PARTS OF THE EXERCISE:
A. In the biography of Rashid Johnson, at which 2001 exhibition at The Studio Museum in Harlem was he the youngest artist?
B. Carry on the biography of Rashid Johnson from its last sentence.
-- TEXT UNDER STUDY follows --
Rashid Johnson is a New-York based conceptual artist who was born in 1977 in Chicago, Illinois. He received his Bachelor of Fine Arts from Columbia College in Chicago and his Master of Fine Arts from the School of the Art Institute of Chicago.
Rashid has had numerous solo exhibitions at prestigious institutions such as the Whitney Museum of American Art, the Museum of Contemporary Art Chicago, and the Institute of Contemporary Art in Boston. He is known for his mixed-media works, which incorporate a wide range of materials including shea butter, black soap, ceramic tile, and plants. He explores themes of race, identity, and memory through his art, often using cultural symbols and imagery from African American history.
Since he made his mark at The Studio Museum in Harlem as the youngest artist in the seminal 2001 exhibition “Freestyle,” he has been recognized as one of the most outstanding artists of his generation.
Some of his most famous artworks include “Anxious Men” (2015), a series of large-scale mixed media works that includes painting, sculpture, and photography. The pieces feature portraits of African American men rendered in a rough, haphazard style using materials such as soap, wax, and tar. Their faces are obscured by ropes, chains, or other restraints, which creates a sense of tension and unease.
-- TEXT UNDER STUDY concluded --
-- AVAILABLE DATA follows --
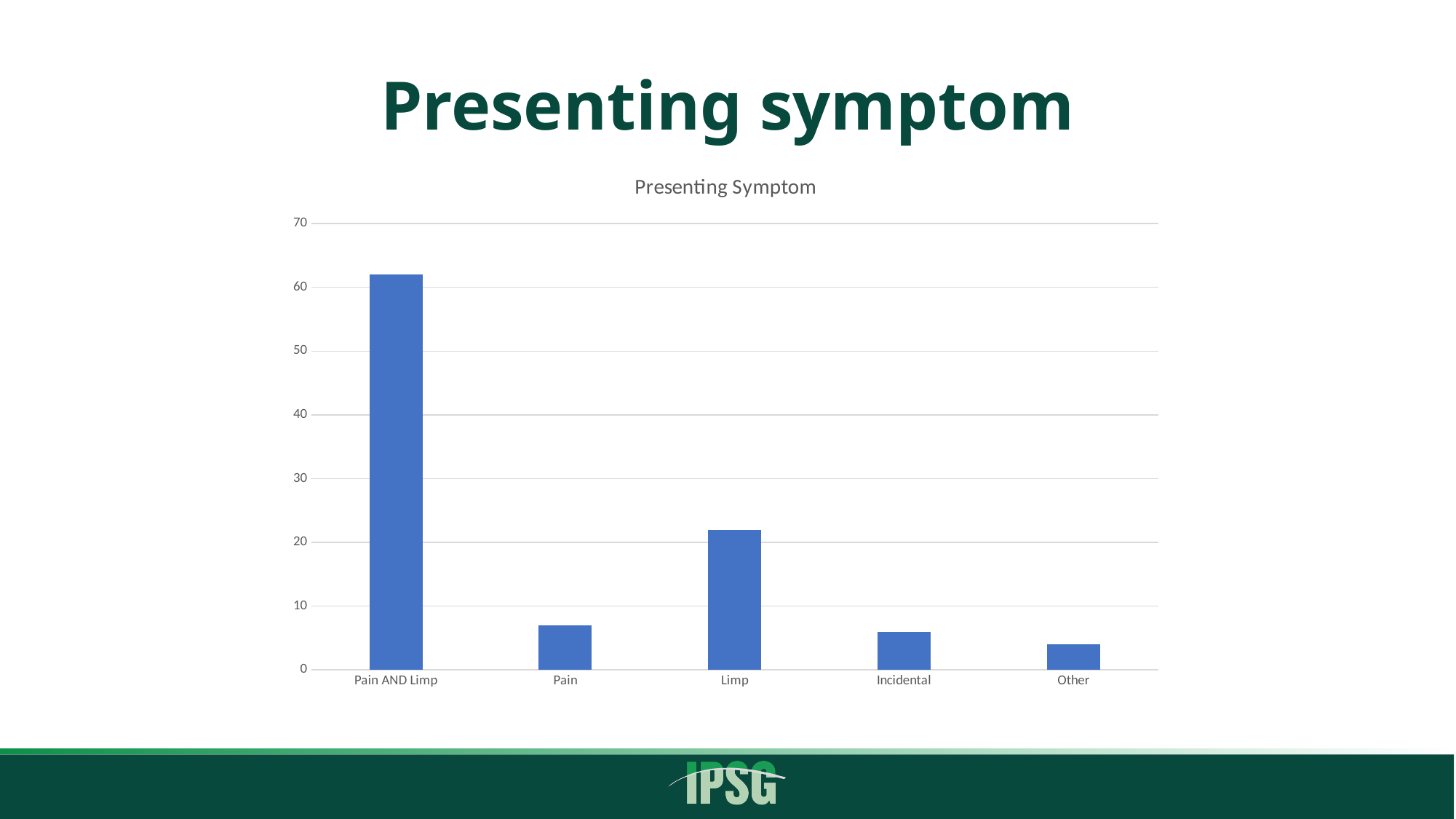
Which has a larger value, Incidental or Other? Incidental What is the title of the chart? Presenting Symptom Which presenting symptom has the highest value? Pain AND Limp Is the value for Other greater or less than 10? less Which presenting symptom has the lowest value? Other Which has a larger value, Limp or Pain? Limp Is the value for Pain greater or less than 10? less What kind of chart is shown on the slide? bar chart Which has a larger value, Pain AND Limp or Limp? Pain AND Limp Is the value for Pain AND Limp greater or less than 60? greater How many categories are shown on the x axis of the chart? 5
-- AVAILABLE DATA concluded --
RESULTS OF THE EXERCISE:
A. “Freestyle.”

B.
His sculpture “Monument” (2018), exhibited at the Institute for Contemporary Art at Virginia Commonwealth University in Richmond, was a different kind of monument, given its historical setting. The work explores themes of African American history as well racial and cultural identity. He invited people to interact with the gigantic collection of metal frames, potted plants, ceramics, books, sculptures, and video.
In an interview about the piece, Rashid said: “When I’ve made works like this in the past, I haven’t necessarily given people an opportunity to enter them…to understand both its structure and its sensibility.”
Through his use of unconventional materials and techniques, Rashid seeks to defy conventional artistic categories and create an emotional and intellectual response in the viewer.
The Clark Collection has a 2016 piece of his, titled “Run”, in oil stick on paper. It’s an incredible example of his conceptual approach to art and captures the desire Black men have to escape, given the racial hostilities and anxieties that continue to exist in our society.
Rashid’s approach is deeply rooted in the history of Black aesthetic traditions, which makes his work so inspiring and thought-provoking. Read more about Johnson, the themes that run through his work, and his first solo exhibition in Asia here.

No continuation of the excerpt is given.